I need them to power a small handheld soldering iron, which had an old battery that died.
The original battery was NiCD 1200 mAh 2.4v
I am replacing them with 2 NiMH-520rs in series
First question: Will putting the two batteries in series, allow them to be charged with 2.4v or do i have to charge them with 1.2v?
Secound: Does it make any difference that the battery in the device was a NiCD and the ones im replacing it with are not?
Secound problem is that the wall charger is broken as well. When ever i try to draw power from it, it dies and outputs 0v no matter what.
It says on the back, that it supply 3v at 600 mAh
But when i hook it up to a multimeter it says 6v…
So my first thought was that, if it could convert it to be charged via USB 5v, i would solve the problem with the wall charger.
So my next question is how to transform or drop the voltage from 5v to something i can charge the batteries with…
Best Answer
Yes, you can charge the two cells as a series 2.4V pack. During charging the voltage will rise to ~3V.
The charger should be current limited, to avoid charging the battery too fast and overheating it. The circuit could simply be a resistor in series which limits current to a safe 'trickle' level (10 hour rate = 100mA for a 1000mAh battery). The resistor might be inside the charger (perhaps explaining why the voltage drops when you try to draw power from it) or built into the iron - then the 'charger' is just a DC power supply with high enough voltage to make up for loss in the resistor.
While you have the iron disassembled you could look for a current limiting circuit. If it doesn't have one (ie. the battery is connected directly to the charge socket) then you must use a charger which is current-limited. Don't try to use a DC power supply, even if its ratings appear to be the same.
Most USB ports will deliver 100mA without any negotiation, so to charge from USB you just need a resistor in series which limits current to <=100mA. Assuming the cells are 1.1V when flat, the resistor must drop 5V-2.2V = 2.8V. Calculating the value using Ohm's Law gives 2.8V/0.1A = 28Ω (the nearest preferred value of 27Ω should be close enough). The resistor will dissipate up to 2.8V*0.1A = 0.28 Watts, so it should be rated at 0.5W or higher. As the battery charges up the voltage difference will reduce causing charge current to drop, so to get a full charge you may have to leave it on for 12~14 hours.

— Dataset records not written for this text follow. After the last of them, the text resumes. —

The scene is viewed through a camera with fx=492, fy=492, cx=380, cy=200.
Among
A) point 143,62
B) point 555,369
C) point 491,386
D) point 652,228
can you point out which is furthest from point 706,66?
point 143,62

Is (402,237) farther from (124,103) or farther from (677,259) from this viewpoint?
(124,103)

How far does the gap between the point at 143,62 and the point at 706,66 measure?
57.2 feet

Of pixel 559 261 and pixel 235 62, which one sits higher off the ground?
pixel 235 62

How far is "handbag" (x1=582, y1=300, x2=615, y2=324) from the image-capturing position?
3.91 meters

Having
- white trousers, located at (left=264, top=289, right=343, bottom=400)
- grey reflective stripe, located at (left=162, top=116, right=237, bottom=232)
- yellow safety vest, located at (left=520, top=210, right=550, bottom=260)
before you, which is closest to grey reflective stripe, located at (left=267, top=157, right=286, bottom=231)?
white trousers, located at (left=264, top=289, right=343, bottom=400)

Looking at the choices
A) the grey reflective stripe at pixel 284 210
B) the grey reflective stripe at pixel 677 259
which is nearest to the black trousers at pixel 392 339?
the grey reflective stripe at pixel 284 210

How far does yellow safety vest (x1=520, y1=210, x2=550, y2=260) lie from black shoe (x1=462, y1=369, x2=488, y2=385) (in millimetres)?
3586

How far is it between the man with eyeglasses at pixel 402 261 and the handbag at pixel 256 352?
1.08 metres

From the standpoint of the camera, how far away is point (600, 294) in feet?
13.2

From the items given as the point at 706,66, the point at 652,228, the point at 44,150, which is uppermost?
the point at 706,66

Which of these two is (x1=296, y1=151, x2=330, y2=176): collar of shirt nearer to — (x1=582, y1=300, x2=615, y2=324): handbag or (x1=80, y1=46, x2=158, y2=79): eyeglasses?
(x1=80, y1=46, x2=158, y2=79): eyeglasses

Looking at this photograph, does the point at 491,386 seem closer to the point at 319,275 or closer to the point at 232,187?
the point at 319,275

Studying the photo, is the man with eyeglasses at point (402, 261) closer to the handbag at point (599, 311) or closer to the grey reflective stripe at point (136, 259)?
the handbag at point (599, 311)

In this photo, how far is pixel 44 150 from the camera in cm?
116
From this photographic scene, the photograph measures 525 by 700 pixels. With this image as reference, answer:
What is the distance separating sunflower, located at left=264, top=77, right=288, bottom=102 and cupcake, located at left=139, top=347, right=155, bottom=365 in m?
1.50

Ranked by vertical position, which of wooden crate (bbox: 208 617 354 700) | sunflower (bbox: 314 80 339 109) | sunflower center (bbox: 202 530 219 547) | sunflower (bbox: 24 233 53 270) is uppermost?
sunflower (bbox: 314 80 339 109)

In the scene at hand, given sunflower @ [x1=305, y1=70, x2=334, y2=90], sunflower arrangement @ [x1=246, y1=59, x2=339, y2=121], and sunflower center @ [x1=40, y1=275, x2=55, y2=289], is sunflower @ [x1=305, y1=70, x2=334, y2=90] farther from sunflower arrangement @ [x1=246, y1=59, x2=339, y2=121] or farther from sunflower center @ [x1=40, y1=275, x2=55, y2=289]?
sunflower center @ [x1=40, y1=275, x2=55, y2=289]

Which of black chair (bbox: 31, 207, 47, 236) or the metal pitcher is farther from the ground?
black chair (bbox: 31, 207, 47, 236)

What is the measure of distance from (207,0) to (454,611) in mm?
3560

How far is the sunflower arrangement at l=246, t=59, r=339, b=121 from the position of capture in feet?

The original Nicad battery probably had lower internal resistance and could hold a slightly higher voltage under load, so you may find the iron takes a bit longer to heat up. However NiMH has higher capacity than Nicad per volume, so you might considering using similar size NiMH cells that have higher capacity - rather than smaller cells which have higher internal resistance and may not last as long. Avoid ultra-high capacity AA cells, as these are optimized for capacity rather than power.